L'altruisme pour mieux guérir

Se dévouer aux autres semble un excellent moyen de se reconstruire après une maladie ou tout autre traumatisme. Cette démarche est-elle vraiment désintéressée ?

Nombreuses sont les personnes qui, après avoir traversé des événements douloureux, s’engagent pour aider les autres. Dans son livre La Bonté humaine1, le psychologue Jacques Lecomte s’intéresse à cette forme particulière de résilience que des chercheurs américains ont baptisée « altruisme né de la souffrance ». Ervin Staub et Johanna Vollhardt, de l’université du Massachusetts 2, ont recensé plusieurs études qui mettent en évidence des comportements particulièrement altruistes chez des personnes qui ont vécu des événements traumatiques, que ce soit des guerres, des génocides, des attentats terroristes, des catastrophes naturelles, ou encore des maladies graves. Plusieurs éléments favorisent l’émergence de ces comportements altruistes : plus une personne a reçu de l’aide au moment où elle était en difficulté, plus elle aura tendance à aider par la suite. Le fait d’avoir été aidée l’amène en effet à s’appuyer sur des personnes altruistes comme modèles et à s’identifier à celles-ci.
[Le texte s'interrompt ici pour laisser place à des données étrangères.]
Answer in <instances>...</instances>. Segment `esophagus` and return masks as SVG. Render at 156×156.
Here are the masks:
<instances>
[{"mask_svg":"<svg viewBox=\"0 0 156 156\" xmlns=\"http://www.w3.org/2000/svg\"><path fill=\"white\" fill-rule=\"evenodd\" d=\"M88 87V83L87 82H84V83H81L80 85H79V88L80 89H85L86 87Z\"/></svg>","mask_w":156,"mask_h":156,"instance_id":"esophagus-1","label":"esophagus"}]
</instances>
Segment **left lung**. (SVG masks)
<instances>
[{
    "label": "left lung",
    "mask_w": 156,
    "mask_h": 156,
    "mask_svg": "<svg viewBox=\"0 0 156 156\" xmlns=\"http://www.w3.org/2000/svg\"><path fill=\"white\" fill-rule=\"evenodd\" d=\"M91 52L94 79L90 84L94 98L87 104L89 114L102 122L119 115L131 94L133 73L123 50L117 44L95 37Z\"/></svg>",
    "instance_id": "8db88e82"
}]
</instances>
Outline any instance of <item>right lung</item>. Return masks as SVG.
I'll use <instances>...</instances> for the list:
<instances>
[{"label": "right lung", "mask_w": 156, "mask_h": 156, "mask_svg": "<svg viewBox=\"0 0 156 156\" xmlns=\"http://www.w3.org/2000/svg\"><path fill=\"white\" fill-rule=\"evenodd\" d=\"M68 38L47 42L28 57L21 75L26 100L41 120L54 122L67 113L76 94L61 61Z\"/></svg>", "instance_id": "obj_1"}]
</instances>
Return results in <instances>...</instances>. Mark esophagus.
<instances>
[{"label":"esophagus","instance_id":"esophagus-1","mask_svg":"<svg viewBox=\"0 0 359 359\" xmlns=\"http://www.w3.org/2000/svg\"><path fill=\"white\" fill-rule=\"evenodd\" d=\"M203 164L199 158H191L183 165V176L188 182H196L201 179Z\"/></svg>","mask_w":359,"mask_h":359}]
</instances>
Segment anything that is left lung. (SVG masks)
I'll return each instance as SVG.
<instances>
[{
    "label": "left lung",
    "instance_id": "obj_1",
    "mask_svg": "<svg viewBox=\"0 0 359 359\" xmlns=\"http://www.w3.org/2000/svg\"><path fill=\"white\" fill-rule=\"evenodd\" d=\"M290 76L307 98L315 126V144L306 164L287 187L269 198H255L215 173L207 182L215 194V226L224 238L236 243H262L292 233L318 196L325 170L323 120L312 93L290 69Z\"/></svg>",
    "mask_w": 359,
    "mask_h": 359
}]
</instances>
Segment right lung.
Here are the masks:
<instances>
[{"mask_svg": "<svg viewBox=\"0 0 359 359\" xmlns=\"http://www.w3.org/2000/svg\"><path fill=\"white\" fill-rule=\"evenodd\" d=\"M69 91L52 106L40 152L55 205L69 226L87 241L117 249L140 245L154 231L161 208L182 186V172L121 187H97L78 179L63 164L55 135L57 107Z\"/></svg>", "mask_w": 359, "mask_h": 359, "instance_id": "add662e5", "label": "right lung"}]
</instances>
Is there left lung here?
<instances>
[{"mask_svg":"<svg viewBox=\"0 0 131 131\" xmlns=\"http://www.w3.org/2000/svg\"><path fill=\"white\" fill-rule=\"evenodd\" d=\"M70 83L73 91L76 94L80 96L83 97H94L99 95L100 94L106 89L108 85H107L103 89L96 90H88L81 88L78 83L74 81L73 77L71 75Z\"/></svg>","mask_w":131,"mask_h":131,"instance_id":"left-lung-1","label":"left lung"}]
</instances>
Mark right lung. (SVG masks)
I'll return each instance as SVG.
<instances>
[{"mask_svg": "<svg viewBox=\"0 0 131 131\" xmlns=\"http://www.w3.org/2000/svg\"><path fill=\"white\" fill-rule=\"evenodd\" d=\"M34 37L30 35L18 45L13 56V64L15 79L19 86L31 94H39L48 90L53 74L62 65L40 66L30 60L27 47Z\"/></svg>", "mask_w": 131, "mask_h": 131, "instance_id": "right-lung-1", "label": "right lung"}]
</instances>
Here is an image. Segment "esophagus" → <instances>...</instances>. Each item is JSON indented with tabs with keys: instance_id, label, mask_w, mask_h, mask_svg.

Le drame vécu entraîne une prise de conscience, et par conséquent un sentiment de responsabilité par rapport à la souffrance d’autrui. La motivation à aider est alimentée par une empathie accrue pour les personnes en souffrance et par une plus grande capacité à comprendre ce qu’elles vivent. Est-ce l’altruisme qui aide à se reconstruire, ou bien le comportement altruiste qui résulte de la reconstruction ? Jacques Lecomte parle de « spirale vertueuse » : « se sentir bien incite à vouloir aider les autres, et aider les autres conduit à se sentir bien ».

L’altruisme rend-il heureux ?

Si l’altruisme aide des personnes blessées à se reconstruire, il peut aussi être bénéfique, de manière plus générale, pour des personnes qui n’ont pas connu de traumatisme particulier. Plusieurs études mettent en évidence les bienfaits des actes altruistes pour les personnes qui les accomplissent. Des chercheurs suisses 3 ont récemment constaté un meilleur équilibre entre vie privée et vie professionnelle, moins de stress et moins de burn-outs chez les personnes qui pratiquent à côté de leur travail une activité bénévole. Le bénévolat aurait même un impact sur notre perception du temps, et plus particulièrement sur la sensation de « ne pas avoir le temps » : d’après une étude américaine 4, donner du temps aux autres nous donne l’impression d’avoir davantage de temps disponible, ce qui serait lié à un sentiment d’efficacité personnelle. Le sociologue John Wilson s’est intéressé, lui, au bénévolat chez les seniors 5. Il observe que ce type d’activité contribue à une meilleure santé tant sur le plan mental que sur le plan physique.